Sending you huge amounts of love and hugs

:angel:

kay77449
06-16-2004, 11:45 PM
:wave: I know how you feel I can understand what it is like to be on both ends I am a Certified Nurse assistance and have also taken care of family members it is not easy what you are doing.As I have had to tell myself and the patients family you have to step back take a couple of deep breath make time for your self and what your needs.You both need a break from this 24/7 Not sure what you have
try but their are so many home health care agency that can help you to have someone come in a cople of days a week ten to their needs and to have someone to sit with them all day or night so that you both can have time to spend with one another.Another suggestion is a live in have some one come in five days a week and then the weekend have a partime person work because the live in is going to need their break. Are you parents able to have a place of their own so that someone can live in with them all the time and take care of them. the perso who comes in they must understand that
you need time and that you are going to want them to cook clean up after them and help them with
any other needs some sitter come in and sit and that is all they do not help with anything else like cooking cleaning or assisting them. Their doctor might be able to refer you to an agency that they have use and know that they are good.Let me know how things work out not sure if this has help at all
but I do know how hard of a time it is for you.
Take care kay

Fibbles
07-21-2004, 11:46 PM
I know what you're going through too.
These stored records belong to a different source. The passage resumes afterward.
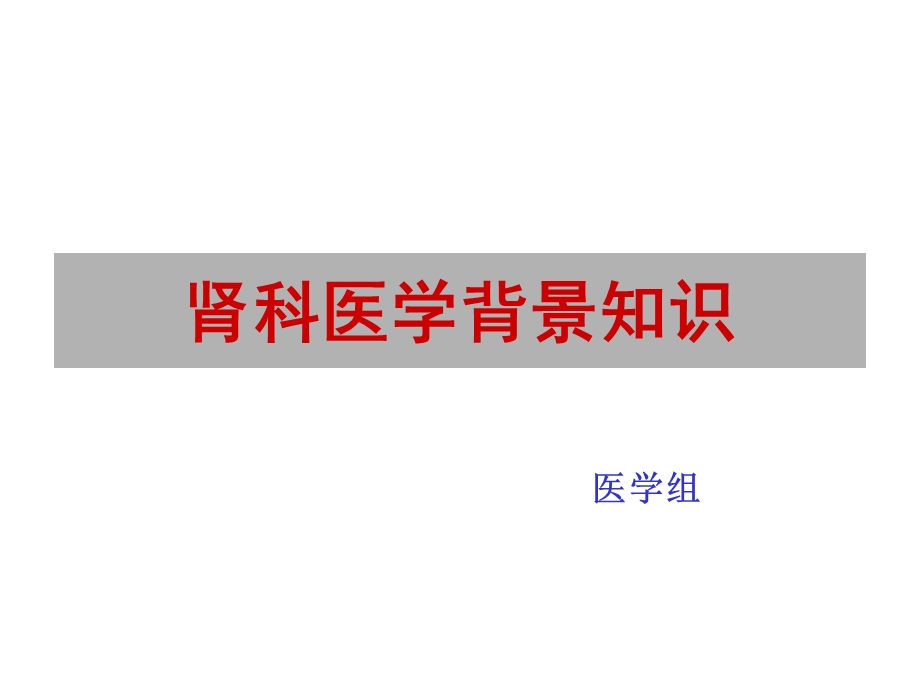 肾脏的解剖和生理学知识.ppt_第1页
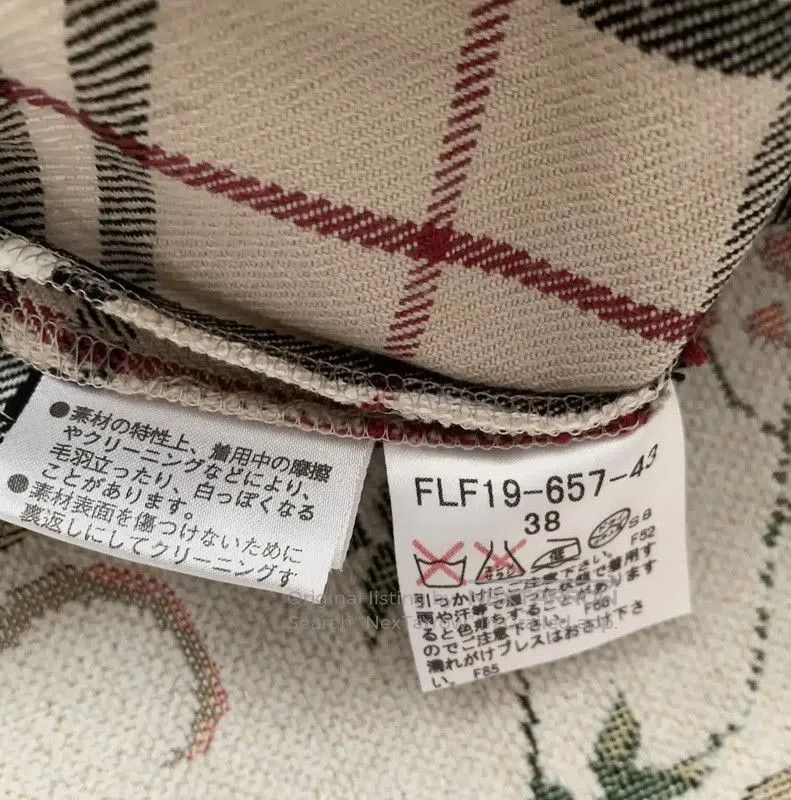 Burberry Burberry Khaki Cotton Check Skirt. Size 28" / US 6 / IT 42 - 8 Thumbnail
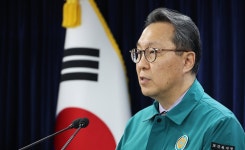 전국 보건소·보건지소 비대면 진료 한시적 허용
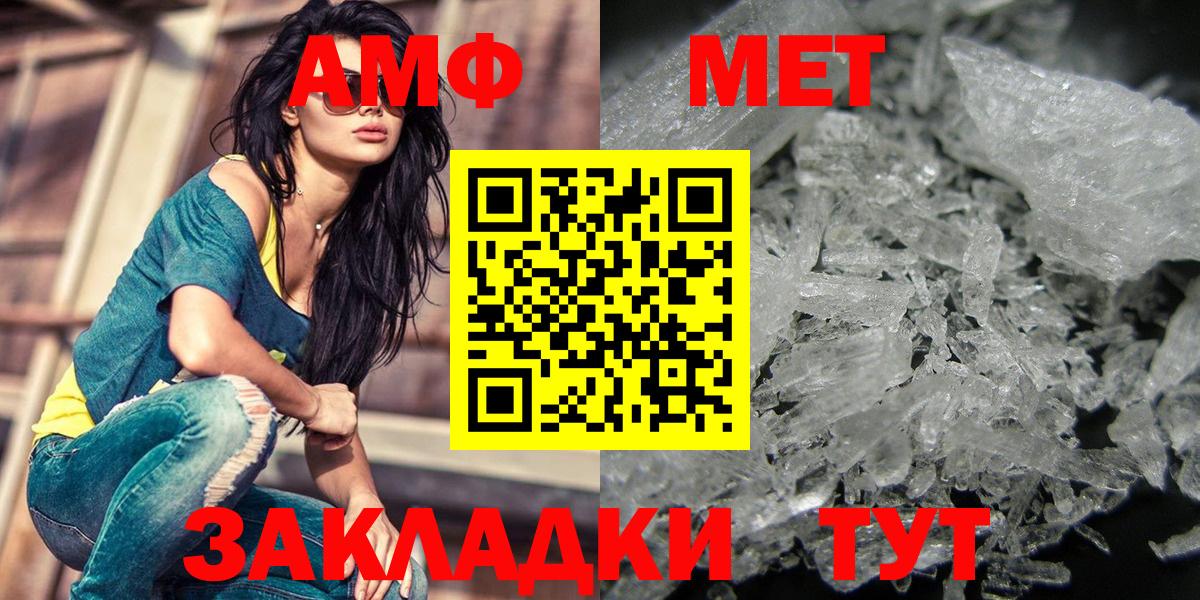МЕТАМФЕТАМИН витя Геленджик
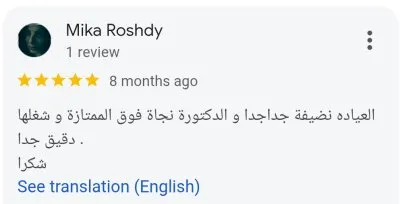 Dental Valley Clinic دكتورة دعاء محمد حسن علي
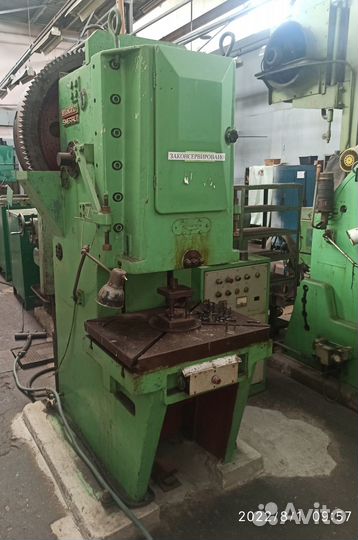 Станки, станок б/у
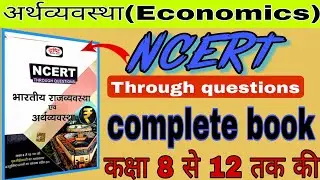 NCERT economics class 8th to 12th |economics Drishti through questions | Economic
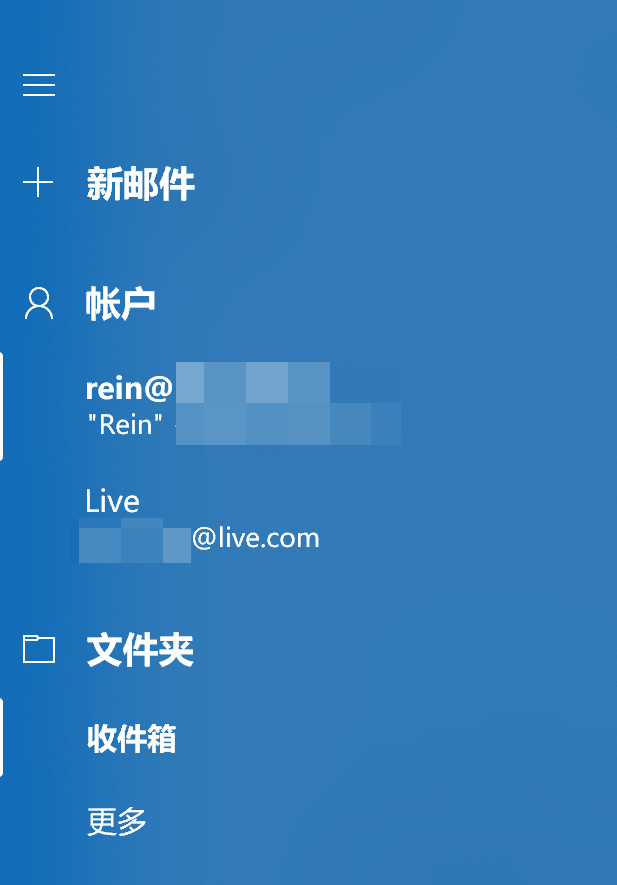 the-mail-and-calendar-apps-in-the-win11-store-cannot-be-deleted-after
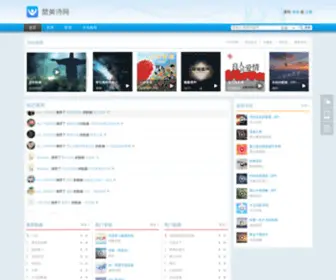 Zanmeishige.com(赞美诗网) Screenshot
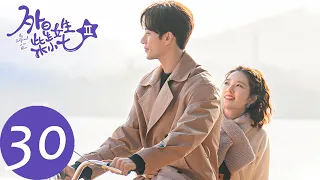 ENG SUB [My Girlfriend is an Alien S2] END EP30 | A perfect and romantic wedding for them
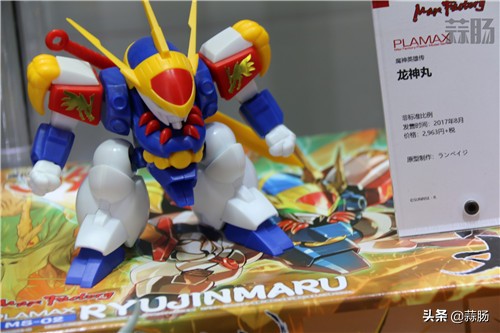 wf手办展飞天,wf上海展热门手办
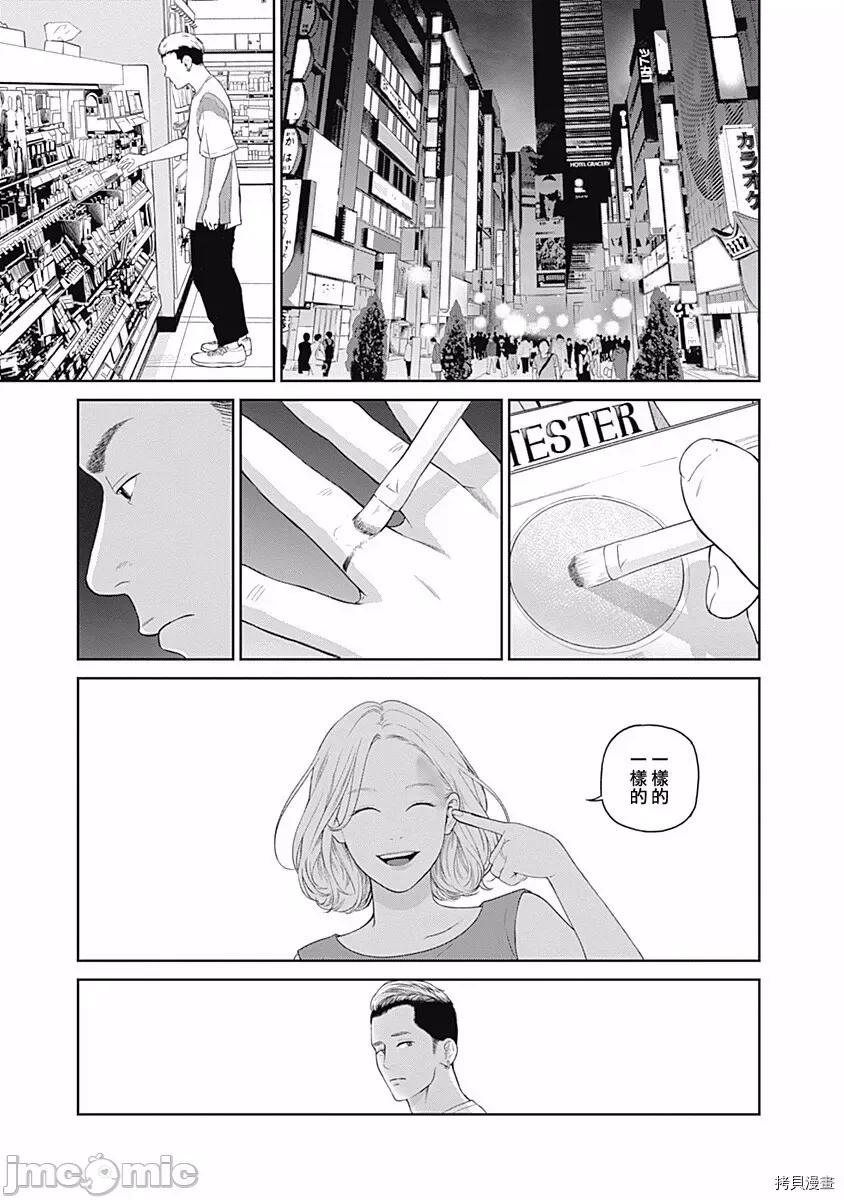 金鱼妻 金鱼妻005 第17话.zip 第28页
I have a skeletal disease myself, and I'm living with my mom, which is fine. My mom and I are really close and have a great relationship. Last year, my grandparents (my moms mom and dad) moved in. They also brought my great aunt (my moms dads sister), to live in my sisters room. My grandparents are tolerable, but my grandfather and his sister are know it alls. Even in sickness, she (the sister) acts like she knows everything and refuses to take care of herself. She's is legally blind and getting worse, diabetic, and has hearing loss. She will arue back and forth with anything she feels isnt "right", but when you bring up what she's doing thats hurting her health she argues about how she's the only one doing anything right, when she clearly isn't. She's the type that loves to lecture us (everyone but her) about eating healthy and living healthy. Her last dentist visit resulted in finding two cavities on both sides of her mouth, yet trying to make sure she brushes her teeth is like asking a brick wall to move out of your way. Everyday is a new lecture and it makes me want to pull my hair out sometimes. I can't keep up with her, especially with some serious problems of my own.

morva
07-22-2004, 03:02 AM
I feel for anyone who is caring for family members in their home. I use to do home healthcare work, and even when you are paid very well, it is not easy emotionally. I've seen attempted physical attack results on reporting to work the next day. A lady I worked for a few years ago had her son in law go after her physically. I know it was wrong, but the people who are living in other peoples houses need to realize the stress and annoyances they sometimes bring on the ones they reside with. A lot of them seem to think being cared for is owed to them! They need to realize that their are a lot of people out there who have NO families to care for them, and appreciate the families they have to help them. It is sickening when they don't even attempt to compromise their beliefs and ways, if it is a problem in the home, because after all, they are the ones receiveing the help an disrupting other's lives!